GIVEN PROBLEM: Update the material from the line with "In camera terms, which" through the end, replacing "nearer" with "closer" and changing nothing else. Leave the pictures out of your answer.

DATA SECTION:
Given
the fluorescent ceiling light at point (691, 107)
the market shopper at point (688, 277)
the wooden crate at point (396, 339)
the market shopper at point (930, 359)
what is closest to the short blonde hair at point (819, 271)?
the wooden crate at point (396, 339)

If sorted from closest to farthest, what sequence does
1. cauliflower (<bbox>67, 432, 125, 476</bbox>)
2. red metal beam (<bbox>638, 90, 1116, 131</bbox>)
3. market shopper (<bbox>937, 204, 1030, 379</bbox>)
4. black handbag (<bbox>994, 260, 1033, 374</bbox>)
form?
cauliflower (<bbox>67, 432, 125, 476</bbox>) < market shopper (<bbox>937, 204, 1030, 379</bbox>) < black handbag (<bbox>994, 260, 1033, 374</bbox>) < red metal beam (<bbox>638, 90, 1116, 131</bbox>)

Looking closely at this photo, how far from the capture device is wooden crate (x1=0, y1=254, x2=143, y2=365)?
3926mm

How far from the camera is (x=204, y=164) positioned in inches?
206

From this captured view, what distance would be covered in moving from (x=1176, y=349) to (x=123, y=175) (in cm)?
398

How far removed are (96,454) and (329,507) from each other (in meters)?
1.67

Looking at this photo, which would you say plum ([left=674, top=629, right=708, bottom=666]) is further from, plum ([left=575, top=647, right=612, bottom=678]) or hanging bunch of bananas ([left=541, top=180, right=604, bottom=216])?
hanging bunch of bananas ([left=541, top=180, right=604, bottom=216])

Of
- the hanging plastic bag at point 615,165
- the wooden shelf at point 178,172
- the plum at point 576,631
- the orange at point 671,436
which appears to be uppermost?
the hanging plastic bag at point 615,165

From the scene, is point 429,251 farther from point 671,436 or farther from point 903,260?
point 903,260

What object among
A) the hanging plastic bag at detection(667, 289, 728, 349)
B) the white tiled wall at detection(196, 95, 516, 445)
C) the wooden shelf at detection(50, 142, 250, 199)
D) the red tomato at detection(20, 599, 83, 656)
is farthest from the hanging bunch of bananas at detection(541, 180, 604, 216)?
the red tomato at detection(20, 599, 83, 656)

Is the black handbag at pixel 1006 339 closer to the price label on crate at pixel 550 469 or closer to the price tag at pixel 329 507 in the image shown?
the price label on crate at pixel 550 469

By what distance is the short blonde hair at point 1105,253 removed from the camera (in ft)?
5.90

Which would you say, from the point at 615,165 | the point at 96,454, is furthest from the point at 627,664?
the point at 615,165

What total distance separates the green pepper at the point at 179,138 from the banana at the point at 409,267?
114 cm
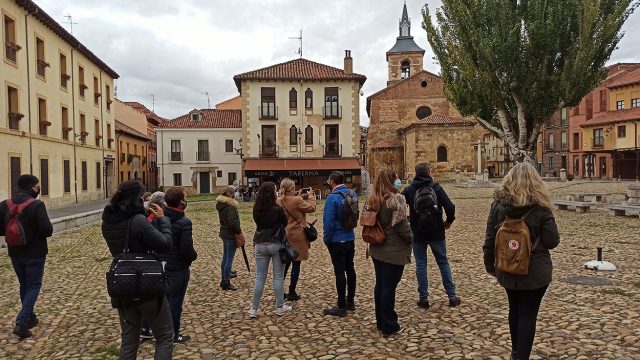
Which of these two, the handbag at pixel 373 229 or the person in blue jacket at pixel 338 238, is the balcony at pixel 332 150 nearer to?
the person in blue jacket at pixel 338 238

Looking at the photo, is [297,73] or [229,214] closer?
[229,214]

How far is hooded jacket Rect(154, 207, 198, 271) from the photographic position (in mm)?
4668

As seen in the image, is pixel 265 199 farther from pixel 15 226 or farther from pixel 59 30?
pixel 59 30

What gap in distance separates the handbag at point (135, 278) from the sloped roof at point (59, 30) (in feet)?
67.5

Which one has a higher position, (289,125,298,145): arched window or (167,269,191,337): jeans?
(289,125,298,145): arched window

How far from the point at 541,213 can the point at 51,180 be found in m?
24.3

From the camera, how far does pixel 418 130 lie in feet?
137

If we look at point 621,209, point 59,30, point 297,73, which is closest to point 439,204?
point 621,209

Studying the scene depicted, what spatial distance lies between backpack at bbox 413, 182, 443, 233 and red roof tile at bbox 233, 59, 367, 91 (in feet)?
89.3

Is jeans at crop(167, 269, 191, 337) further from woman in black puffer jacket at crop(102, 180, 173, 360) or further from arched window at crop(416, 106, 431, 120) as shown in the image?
arched window at crop(416, 106, 431, 120)

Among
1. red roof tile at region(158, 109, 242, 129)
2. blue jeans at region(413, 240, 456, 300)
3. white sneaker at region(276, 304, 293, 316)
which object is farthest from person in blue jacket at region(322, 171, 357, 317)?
red roof tile at region(158, 109, 242, 129)

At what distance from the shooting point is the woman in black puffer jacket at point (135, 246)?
3.65 metres

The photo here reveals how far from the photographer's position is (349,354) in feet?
14.7

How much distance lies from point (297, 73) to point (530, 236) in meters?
30.0
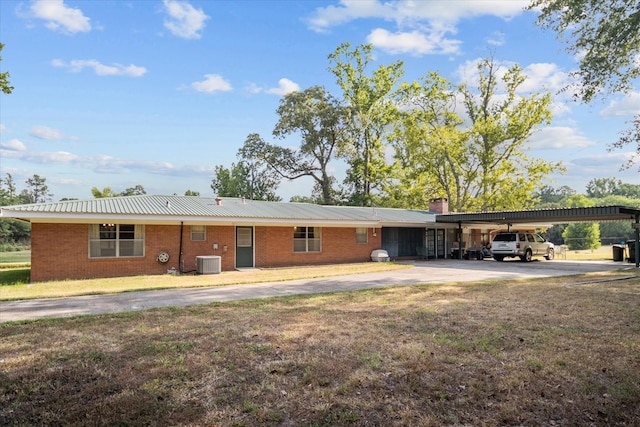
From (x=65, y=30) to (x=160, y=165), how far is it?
1139 inches

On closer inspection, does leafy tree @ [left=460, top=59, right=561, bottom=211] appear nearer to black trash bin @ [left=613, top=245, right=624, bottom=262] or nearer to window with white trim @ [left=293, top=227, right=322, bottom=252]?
black trash bin @ [left=613, top=245, right=624, bottom=262]

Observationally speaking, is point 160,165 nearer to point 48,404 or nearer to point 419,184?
point 419,184

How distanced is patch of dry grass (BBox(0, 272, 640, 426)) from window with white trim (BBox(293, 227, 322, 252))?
1193 cm

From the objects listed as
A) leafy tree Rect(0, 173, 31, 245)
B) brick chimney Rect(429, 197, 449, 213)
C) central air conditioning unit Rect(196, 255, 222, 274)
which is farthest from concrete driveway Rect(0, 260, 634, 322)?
leafy tree Rect(0, 173, 31, 245)

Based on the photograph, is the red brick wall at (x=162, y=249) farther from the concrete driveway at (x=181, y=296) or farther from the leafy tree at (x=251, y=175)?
the leafy tree at (x=251, y=175)

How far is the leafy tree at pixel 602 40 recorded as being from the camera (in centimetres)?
974

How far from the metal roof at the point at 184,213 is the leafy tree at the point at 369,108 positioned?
653 inches

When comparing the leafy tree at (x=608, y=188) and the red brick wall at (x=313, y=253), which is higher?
the leafy tree at (x=608, y=188)

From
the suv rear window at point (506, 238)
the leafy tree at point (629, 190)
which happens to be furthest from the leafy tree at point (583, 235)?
the leafy tree at point (629, 190)

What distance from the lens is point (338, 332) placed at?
6.17 m

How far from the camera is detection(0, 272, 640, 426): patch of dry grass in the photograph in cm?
356

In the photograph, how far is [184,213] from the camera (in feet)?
51.5

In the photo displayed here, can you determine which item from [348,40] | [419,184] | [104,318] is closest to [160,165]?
[348,40]

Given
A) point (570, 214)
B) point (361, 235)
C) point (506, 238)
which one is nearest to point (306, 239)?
point (361, 235)
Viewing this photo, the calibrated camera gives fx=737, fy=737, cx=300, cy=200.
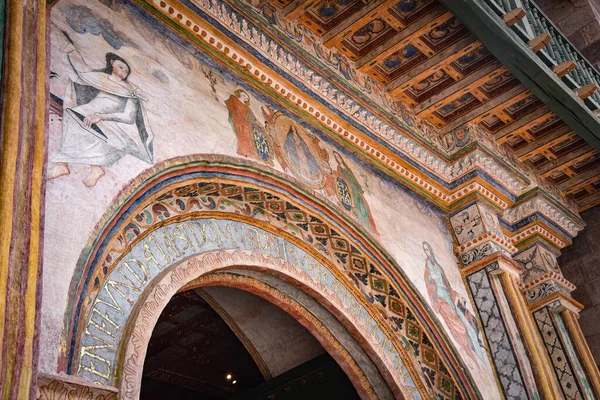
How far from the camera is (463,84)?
646 centimetres

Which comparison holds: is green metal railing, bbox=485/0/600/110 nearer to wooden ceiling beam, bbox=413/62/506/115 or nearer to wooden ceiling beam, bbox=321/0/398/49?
wooden ceiling beam, bbox=413/62/506/115

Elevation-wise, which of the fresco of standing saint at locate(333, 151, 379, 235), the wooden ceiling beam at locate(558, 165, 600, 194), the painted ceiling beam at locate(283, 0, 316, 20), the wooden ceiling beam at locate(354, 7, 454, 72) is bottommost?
the fresco of standing saint at locate(333, 151, 379, 235)

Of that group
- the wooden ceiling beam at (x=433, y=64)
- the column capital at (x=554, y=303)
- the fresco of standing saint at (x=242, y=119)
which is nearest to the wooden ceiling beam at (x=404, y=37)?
the wooden ceiling beam at (x=433, y=64)

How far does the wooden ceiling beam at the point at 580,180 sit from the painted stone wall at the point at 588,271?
477 mm

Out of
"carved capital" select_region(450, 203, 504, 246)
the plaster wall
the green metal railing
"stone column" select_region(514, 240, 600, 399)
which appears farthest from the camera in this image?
"carved capital" select_region(450, 203, 504, 246)

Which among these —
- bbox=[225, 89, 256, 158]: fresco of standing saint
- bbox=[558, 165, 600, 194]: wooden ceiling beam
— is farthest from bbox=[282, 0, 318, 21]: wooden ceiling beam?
bbox=[558, 165, 600, 194]: wooden ceiling beam

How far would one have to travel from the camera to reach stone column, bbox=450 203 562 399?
19.8 ft

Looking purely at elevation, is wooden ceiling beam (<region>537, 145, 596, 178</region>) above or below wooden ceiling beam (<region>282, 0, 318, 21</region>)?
below

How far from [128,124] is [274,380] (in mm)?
2974

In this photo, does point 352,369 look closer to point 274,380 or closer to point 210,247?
point 274,380

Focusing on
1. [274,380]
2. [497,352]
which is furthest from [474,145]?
[274,380]

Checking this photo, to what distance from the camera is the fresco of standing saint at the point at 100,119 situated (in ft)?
11.0

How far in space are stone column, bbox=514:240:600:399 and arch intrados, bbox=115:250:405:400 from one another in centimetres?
209

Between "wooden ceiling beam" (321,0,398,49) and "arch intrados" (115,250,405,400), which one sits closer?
"arch intrados" (115,250,405,400)
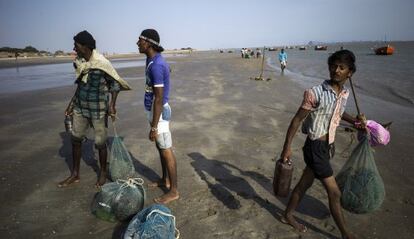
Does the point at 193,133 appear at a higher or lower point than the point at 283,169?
lower

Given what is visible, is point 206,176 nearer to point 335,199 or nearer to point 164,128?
point 164,128

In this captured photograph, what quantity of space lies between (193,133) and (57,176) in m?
3.21

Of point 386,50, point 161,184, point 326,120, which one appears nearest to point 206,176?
point 161,184

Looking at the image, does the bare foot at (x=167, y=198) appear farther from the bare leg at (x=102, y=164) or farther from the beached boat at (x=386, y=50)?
the beached boat at (x=386, y=50)

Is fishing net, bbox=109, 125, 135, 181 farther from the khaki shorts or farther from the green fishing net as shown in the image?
the khaki shorts

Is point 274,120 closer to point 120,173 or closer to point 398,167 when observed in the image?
point 398,167

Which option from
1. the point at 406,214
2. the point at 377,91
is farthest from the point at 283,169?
the point at 377,91

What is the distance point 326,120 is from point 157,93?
1928 mm

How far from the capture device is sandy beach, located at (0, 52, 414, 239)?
139 inches

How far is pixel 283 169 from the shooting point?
3.20 m

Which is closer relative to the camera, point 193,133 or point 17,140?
point 17,140

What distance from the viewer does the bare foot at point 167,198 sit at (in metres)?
3.99

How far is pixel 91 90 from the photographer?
164 inches

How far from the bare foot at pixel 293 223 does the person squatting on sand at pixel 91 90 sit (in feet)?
8.84
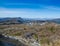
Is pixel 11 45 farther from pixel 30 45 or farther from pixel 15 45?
pixel 30 45

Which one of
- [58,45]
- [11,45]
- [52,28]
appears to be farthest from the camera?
[52,28]

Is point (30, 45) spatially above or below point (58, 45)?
below

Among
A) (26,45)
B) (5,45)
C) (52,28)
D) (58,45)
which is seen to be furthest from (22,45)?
(52,28)

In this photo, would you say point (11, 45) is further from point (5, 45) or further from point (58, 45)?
point (58, 45)

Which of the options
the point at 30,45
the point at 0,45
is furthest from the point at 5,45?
the point at 30,45

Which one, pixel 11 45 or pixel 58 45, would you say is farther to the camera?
pixel 11 45

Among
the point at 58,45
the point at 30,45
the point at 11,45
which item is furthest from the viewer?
the point at 11,45

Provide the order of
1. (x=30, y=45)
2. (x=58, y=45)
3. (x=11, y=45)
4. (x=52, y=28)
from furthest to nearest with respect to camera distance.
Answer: (x=52, y=28), (x=11, y=45), (x=30, y=45), (x=58, y=45)

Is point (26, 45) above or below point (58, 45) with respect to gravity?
below

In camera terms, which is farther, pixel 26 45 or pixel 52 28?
pixel 52 28
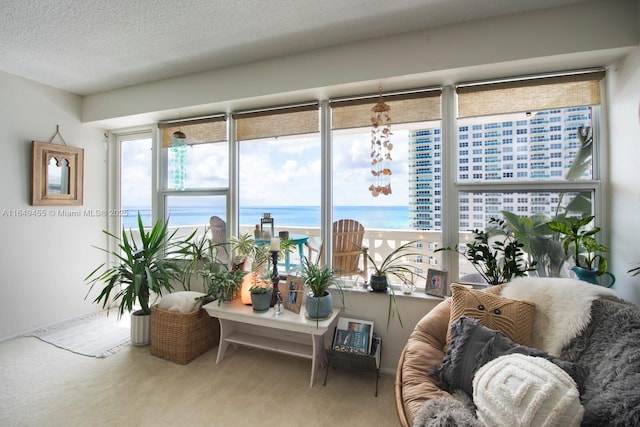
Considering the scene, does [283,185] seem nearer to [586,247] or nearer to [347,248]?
[347,248]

TASK RESULT:
In camera terms, which is farther, pixel 26 45 or pixel 52 28?
pixel 52 28
Considering the scene, does [283,185] seem closer to [586,247] or closer to [347,248]?
[347,248]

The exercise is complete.